Let your body feel

Jayachandran Palazhy deconstructs his most recent contemporary performance piece and tells Harshini Vakkalanka why contemporary dance has the most honest expression

December 02, 2012 02:30 am | Updated 03:38 pm IST

Jayachandran Palazhy

Jayachandran Palazhy

The central theme of AadhaaraChakra-A Dancelogue is life in the cities and the urban landscape, but when Jayachandran Palazhy, who conceived and directed the performance, was asked to create a piece about the Indian urban landscape, he took the idea one step ahead. “I didn’t want to make another piece about a particular city or a particular location. I wanted to go deeper into the phenomenon of urban life and what kind of layers and complexities it consists of. So I looked at the idea of an imagined urban landscape where multiple strands of people’s lives, their histories, their memories, their imaginations and aspirations come together,” explains the artistic director of the Attakkalari Centre for Movement Arts, which performed the piece.

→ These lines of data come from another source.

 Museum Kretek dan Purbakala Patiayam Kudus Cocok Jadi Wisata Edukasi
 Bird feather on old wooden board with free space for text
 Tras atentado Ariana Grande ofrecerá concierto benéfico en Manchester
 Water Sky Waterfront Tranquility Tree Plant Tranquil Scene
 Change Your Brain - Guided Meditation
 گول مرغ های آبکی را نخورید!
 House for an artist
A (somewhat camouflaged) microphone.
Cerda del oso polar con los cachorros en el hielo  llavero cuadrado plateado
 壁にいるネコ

The imagined urban landscape in his vision brings together India’s diversity in terms of religion, cultures, languages and its people amidst the rapidly-changing landscapes, livelihoods and chaos. This he wanted to study, through the idea of memories.

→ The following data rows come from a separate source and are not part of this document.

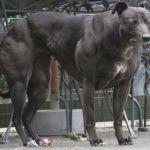 perros genéticamente modificados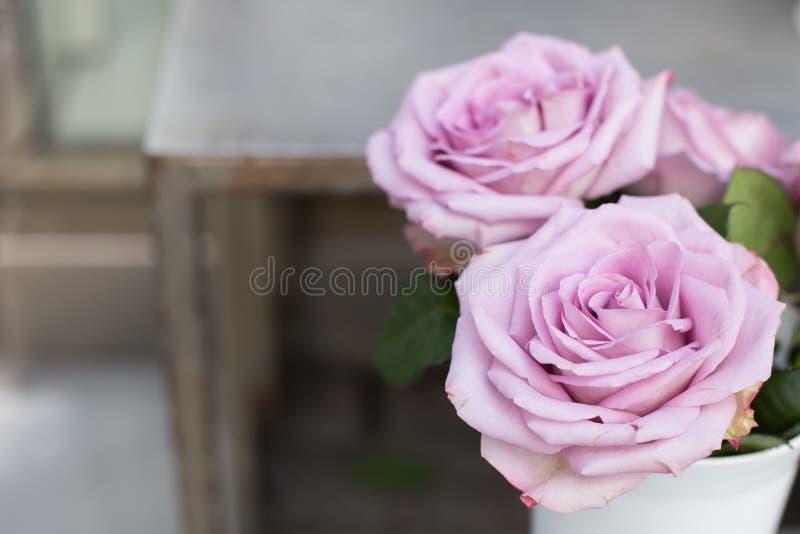 Flores bonitas das rosas roxas fotografia de stock royalty free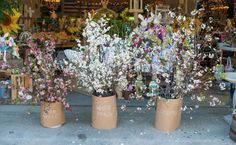 Beautiful dogwood branches in the market this season!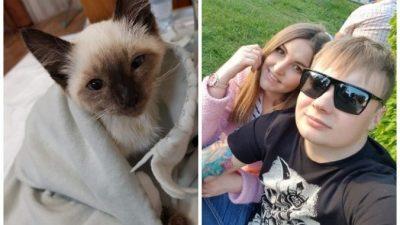 Геймер до последнего боролся за жизнь найденного котёнка. Подписать согласие на усыпление парень не смог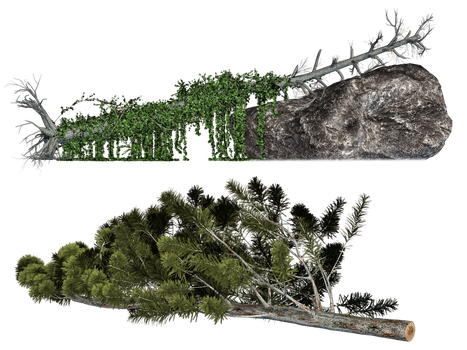 Fallen Trees 01 PNG Stock by Roy3D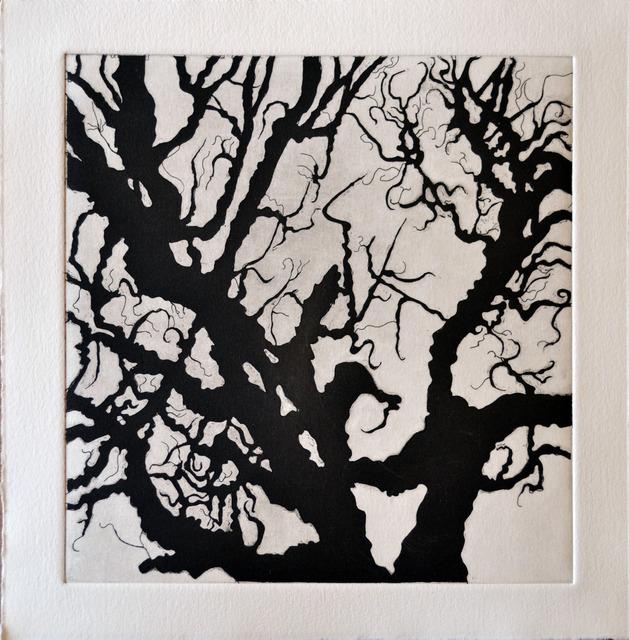 , 'Tree Series: Normana III,' 2011, Ruiz-Healy Art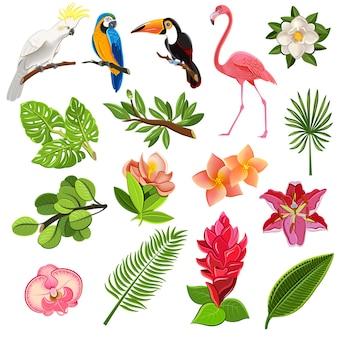 Conjunto de pictogramas de aves y plantas tropicales.
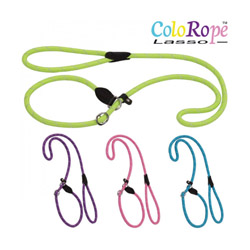 Laisse lasso jaune en corde nylon ColoRope pour chien Ø 10 mm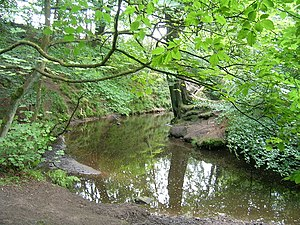 River Yarrow (Lancashire) - River Yarrow in Duxbury Woods
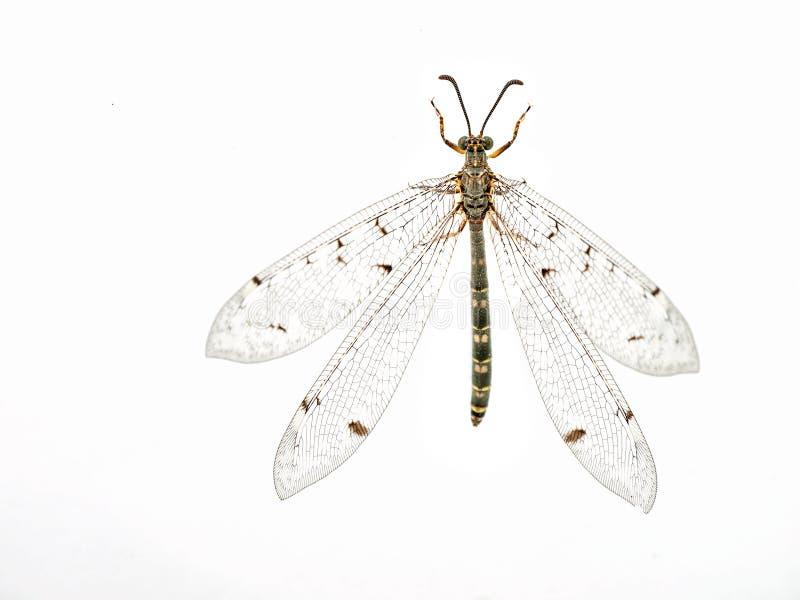 Macro lacewing do inseto do Ant-lion foto de stock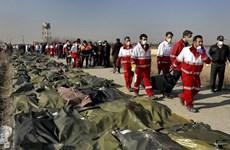 Iran đồng ý bồi thường cho các nạn nhân vụ bắn nhầm máy bay Ukraine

“I wanted to look at the memories that people carry across regional cultures, but through different layers. For instance, I look at monuments, which are testimony to time and carry so much history in their memories. I often wonder what kind of people lived here, what kind of events took place in these monuments.”

The narrative structure that then took shape was a combination of poetic imagination as well as the reality of history and memories. This structure was a blend of multimedia along with dance. Multimedia, in the form of lights, videos, soundscapes, and filmic images, brought life to the memories, and enabled them to be expressed in a non-linear fashion.

The dance itself is a product of extensive research, which is a reflection of authenticity and commitment — it brings meaning to the idea of contemporary dance, he adds. “In this production, dancers have been collaborators. They researched their characters, they improvised and underwent a lot of training in folk, classical forms. We have got elements of Devarattam, Kalaripayattu, Bharatanatyam, Kathak, Kuchipudi, and yogic practises all woven in with a contemporary approach,” he explains.

“It’s not easy and it takes a long time to practice because we are deconstructing languages. If you take simply classical movements and put it there, it won’t necessarily work. You have to work with it and change it a little bit. Also, then one form does not become a threat to another.”

This is what makes the whole process interesting because then there is a field of vibrant expressions that can touch people with its sheer investment in terms of time, energy and intellectual input, he says. “That whole space then opens up and the younger generation also becomes interested in this adventurous way of finding out more. But it is also important that dancers then own the movement.”

Jayachandran feels that contemporary dance is easy to own because it works so closely with body movements. “The most immediate way we experience the universe is through our body. This is why contemporary dance is the most honest expression because body movement, as they say, cannot lie. Even if you are pretending, it shows.”

The honesty in contemporary dance also reflects in the fact that the framework of the dance is unique to each person. “Each one of us has unique experiences and when we create something, it stems from that unique expression. In contemporary dance, the language of the form is not given, the subject is not given, it’s all arrived at.”

It is the same with the audience too because the audience also experiences the dance based on their own experiences, habits, memory, training and relationships. So each time the dance is performed, the experiences of each member in the audience is different.